> **Task**
Copy the entries below word for word, everything from the line containing "What precise distance" down to the line containing "13.0 meters", including both of those lines.

# START OF Task material

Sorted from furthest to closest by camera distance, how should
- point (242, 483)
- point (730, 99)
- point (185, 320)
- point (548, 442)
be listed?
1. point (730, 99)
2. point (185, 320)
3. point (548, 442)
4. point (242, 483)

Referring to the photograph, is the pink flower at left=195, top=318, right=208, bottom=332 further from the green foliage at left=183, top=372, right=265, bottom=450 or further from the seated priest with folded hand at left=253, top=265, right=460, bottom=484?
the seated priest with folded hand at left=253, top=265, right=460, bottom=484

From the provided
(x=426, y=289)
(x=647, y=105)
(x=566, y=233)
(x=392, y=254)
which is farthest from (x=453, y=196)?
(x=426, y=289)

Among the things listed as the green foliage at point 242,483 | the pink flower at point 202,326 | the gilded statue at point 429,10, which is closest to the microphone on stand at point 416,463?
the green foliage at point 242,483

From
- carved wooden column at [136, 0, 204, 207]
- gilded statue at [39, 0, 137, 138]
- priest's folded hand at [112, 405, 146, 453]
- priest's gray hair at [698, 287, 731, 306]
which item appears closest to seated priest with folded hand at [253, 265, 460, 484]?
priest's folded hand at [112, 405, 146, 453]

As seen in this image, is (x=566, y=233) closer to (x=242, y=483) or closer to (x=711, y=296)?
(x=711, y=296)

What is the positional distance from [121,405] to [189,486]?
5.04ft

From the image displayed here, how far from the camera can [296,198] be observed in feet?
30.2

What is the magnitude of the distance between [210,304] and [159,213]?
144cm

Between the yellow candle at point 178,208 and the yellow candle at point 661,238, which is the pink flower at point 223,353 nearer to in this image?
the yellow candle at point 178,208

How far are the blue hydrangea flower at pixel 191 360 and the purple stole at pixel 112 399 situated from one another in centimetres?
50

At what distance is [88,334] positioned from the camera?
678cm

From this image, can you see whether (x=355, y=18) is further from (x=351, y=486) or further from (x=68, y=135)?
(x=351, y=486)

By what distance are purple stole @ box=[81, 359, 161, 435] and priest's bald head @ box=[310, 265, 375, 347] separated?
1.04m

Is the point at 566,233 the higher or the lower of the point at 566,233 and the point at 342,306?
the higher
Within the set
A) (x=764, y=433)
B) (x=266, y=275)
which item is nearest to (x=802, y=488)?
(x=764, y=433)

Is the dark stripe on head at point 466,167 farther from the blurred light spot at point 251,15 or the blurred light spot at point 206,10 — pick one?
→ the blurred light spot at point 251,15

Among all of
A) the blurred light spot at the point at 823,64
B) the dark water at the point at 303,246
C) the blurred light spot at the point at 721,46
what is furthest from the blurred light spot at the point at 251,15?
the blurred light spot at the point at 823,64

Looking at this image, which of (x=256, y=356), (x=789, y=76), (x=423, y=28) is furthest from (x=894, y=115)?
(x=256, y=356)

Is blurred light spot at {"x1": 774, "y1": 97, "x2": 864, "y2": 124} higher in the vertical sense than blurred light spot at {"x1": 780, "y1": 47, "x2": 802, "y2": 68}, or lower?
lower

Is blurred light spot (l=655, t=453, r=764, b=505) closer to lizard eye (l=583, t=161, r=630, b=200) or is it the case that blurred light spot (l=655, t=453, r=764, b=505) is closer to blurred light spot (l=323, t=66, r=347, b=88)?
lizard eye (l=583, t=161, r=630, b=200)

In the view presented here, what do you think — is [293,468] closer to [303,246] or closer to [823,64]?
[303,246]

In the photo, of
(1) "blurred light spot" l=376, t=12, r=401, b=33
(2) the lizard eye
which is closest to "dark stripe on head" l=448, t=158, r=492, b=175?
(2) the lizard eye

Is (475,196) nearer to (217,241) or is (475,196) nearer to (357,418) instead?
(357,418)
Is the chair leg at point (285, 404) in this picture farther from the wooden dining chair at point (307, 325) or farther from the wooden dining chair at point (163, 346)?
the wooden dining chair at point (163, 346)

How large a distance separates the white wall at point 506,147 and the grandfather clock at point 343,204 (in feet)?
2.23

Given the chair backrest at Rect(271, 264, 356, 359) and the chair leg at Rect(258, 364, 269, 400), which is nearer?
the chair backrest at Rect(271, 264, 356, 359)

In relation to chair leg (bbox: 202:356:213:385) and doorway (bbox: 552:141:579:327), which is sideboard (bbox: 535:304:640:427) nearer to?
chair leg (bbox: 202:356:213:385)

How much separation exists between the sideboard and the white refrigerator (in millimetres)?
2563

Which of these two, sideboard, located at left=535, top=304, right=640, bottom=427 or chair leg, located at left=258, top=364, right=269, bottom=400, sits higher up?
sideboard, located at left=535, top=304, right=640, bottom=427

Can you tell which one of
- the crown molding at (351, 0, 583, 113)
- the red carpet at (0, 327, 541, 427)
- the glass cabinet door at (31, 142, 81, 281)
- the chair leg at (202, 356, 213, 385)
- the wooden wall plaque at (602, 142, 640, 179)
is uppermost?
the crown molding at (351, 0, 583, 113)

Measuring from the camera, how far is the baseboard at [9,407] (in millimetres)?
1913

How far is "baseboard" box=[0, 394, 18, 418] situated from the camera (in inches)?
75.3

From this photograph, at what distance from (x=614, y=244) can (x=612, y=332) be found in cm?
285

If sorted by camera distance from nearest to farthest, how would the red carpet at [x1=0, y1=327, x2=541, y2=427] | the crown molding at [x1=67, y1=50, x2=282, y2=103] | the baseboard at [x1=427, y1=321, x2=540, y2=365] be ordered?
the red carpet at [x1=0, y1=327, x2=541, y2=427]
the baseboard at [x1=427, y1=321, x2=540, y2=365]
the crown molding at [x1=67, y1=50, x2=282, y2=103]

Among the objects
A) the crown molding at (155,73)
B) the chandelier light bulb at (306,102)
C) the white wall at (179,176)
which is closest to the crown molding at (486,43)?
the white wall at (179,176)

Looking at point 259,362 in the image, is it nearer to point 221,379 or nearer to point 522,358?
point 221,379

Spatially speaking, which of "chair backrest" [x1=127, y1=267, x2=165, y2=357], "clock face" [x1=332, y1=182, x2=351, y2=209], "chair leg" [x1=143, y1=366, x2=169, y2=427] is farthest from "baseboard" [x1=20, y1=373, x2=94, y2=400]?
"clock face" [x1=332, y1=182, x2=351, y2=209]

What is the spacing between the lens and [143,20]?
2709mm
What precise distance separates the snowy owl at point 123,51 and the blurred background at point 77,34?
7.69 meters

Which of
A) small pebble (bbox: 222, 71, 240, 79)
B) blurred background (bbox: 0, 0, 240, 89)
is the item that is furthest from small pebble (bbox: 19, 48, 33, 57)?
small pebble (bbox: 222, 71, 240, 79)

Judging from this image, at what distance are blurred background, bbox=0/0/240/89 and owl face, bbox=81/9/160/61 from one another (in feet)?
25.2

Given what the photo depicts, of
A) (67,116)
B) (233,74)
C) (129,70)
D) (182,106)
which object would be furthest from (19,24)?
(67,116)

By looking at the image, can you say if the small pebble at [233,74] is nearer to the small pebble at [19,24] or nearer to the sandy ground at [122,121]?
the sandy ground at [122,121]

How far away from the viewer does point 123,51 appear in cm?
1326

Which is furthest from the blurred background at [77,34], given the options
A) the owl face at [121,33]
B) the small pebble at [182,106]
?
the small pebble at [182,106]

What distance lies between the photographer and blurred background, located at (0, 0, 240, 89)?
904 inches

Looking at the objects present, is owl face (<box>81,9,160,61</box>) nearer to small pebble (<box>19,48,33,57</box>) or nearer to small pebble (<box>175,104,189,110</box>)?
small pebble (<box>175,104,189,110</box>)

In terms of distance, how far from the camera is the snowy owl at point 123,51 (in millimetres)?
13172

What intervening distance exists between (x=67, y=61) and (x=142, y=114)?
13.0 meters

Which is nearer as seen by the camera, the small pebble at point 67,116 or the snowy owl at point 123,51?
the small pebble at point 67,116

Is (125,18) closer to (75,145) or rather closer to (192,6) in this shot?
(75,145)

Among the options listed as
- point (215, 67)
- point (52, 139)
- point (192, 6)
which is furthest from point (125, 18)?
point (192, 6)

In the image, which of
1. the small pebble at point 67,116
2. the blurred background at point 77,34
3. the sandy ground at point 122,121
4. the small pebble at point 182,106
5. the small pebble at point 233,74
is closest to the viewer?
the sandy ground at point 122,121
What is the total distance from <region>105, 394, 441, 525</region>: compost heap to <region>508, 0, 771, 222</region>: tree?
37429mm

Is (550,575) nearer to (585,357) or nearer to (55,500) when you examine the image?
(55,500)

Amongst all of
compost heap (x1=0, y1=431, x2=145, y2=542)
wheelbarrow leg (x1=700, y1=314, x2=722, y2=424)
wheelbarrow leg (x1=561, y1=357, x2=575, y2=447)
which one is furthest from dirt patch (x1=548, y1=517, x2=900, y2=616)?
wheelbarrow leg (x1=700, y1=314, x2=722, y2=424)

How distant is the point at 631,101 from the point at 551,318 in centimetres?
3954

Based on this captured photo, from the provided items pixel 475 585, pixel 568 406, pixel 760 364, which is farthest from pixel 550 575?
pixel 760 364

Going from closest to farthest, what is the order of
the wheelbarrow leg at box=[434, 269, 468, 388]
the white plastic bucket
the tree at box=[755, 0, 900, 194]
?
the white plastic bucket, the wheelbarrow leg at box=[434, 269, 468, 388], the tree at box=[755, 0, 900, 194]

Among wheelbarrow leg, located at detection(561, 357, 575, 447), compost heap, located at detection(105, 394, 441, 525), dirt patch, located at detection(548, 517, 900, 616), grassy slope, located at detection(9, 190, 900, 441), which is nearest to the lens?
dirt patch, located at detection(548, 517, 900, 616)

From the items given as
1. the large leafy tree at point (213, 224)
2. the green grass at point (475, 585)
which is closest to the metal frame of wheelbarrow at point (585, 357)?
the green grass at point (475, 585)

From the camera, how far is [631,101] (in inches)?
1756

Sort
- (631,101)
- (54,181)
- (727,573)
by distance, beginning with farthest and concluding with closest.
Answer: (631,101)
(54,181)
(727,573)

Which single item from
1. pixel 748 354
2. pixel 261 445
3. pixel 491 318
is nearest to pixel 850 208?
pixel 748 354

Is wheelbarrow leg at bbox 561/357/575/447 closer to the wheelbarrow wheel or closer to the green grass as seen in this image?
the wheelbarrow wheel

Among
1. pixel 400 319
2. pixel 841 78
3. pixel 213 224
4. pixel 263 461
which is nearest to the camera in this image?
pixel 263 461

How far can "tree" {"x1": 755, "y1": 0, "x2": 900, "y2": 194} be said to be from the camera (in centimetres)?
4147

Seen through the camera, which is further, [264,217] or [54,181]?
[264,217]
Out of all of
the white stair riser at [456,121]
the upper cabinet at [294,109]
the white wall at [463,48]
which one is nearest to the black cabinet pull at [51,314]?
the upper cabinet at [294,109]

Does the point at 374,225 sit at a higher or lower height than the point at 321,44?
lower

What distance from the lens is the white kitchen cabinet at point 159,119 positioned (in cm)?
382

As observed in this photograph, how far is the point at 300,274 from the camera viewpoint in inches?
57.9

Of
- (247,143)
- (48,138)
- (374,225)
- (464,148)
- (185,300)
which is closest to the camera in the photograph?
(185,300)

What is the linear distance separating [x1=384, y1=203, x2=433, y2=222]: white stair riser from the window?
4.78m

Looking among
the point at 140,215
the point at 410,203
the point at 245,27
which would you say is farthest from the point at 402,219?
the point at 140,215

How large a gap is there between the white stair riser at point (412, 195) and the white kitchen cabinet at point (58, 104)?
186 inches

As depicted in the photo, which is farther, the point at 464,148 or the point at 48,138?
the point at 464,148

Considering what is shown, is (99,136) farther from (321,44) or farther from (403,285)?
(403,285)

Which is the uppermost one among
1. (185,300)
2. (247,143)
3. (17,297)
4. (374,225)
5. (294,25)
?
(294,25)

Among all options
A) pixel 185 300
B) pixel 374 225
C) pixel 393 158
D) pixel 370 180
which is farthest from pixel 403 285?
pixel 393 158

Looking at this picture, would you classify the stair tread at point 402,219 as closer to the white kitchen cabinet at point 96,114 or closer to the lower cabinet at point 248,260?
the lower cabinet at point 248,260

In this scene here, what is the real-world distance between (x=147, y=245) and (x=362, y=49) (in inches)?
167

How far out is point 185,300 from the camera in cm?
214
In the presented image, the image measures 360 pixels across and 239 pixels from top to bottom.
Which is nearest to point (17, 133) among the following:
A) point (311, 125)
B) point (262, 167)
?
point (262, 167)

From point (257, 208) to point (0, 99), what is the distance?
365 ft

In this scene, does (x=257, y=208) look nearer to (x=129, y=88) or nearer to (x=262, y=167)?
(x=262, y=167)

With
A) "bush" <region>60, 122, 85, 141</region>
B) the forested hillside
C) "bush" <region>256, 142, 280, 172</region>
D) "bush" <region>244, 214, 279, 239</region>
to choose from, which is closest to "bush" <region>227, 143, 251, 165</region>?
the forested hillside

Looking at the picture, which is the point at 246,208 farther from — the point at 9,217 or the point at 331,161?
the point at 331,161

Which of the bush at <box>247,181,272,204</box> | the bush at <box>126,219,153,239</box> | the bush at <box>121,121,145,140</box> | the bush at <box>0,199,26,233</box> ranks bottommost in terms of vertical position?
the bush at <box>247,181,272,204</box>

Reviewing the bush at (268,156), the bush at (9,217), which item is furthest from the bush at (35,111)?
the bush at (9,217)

# END OF Task material

> **Exercise answer**
What precise distance separates the snowy owl at point 123,51 and the blurred background at point 77,34?
7.69 meters

Which of
A) small pebble (bbox: 222, 71, 240, 79)
B) blurred background (bbox: 0, 0, 240, 89)
is the item that is furthest from small pebble (bbox: 19, 48, 33, 57)?
small pebble (bbox: 222, 71, 240, 79)

Judging from this image, at what distance are blurred background, bbox=0/0/240/89 and owl face, bbox=81/9/160/61 from one another (in feet)?
25.2

Given what the photo depicts, of
A) (67,116)
B) (233,74)
C) (129,70)
D) (182,106)
which object would be furthest from (19,24)?
(67,116)

By looking at the image, can you say if the small pebble at [233,74] is nearer to the small pebble at [19,24] or nearer to the sandy ground at [122,121]?
the sandy ground at [122,121]

How far away from the viewer does point 123,51 appear in cm?
1326

Which is furthest from the blurred background at [77,34], given the options
A) the owl face at [121,33]
B) the small pebble at [182,106]
?
the small pebble at [182,106]

What distance lies between the photographer and blurred background, located at (0, 0, 240, 89)?
904 inches

Looking at the objects present, is owl face (<box>81,9,160,61</box>) nearer to small pebble (<box>19,48,33,57</box>) or nearer to small pebble (<box>175,104,189,110</box>)?
small pebble (<box>175,104,189,110</box>)

In terms of distance, how far from the camera is the snowy owl at point 123,51 (in millimetres)?
13172

What intervening distance exists between (x=67, y=61) and (x=142, y=114)?
13.0 meters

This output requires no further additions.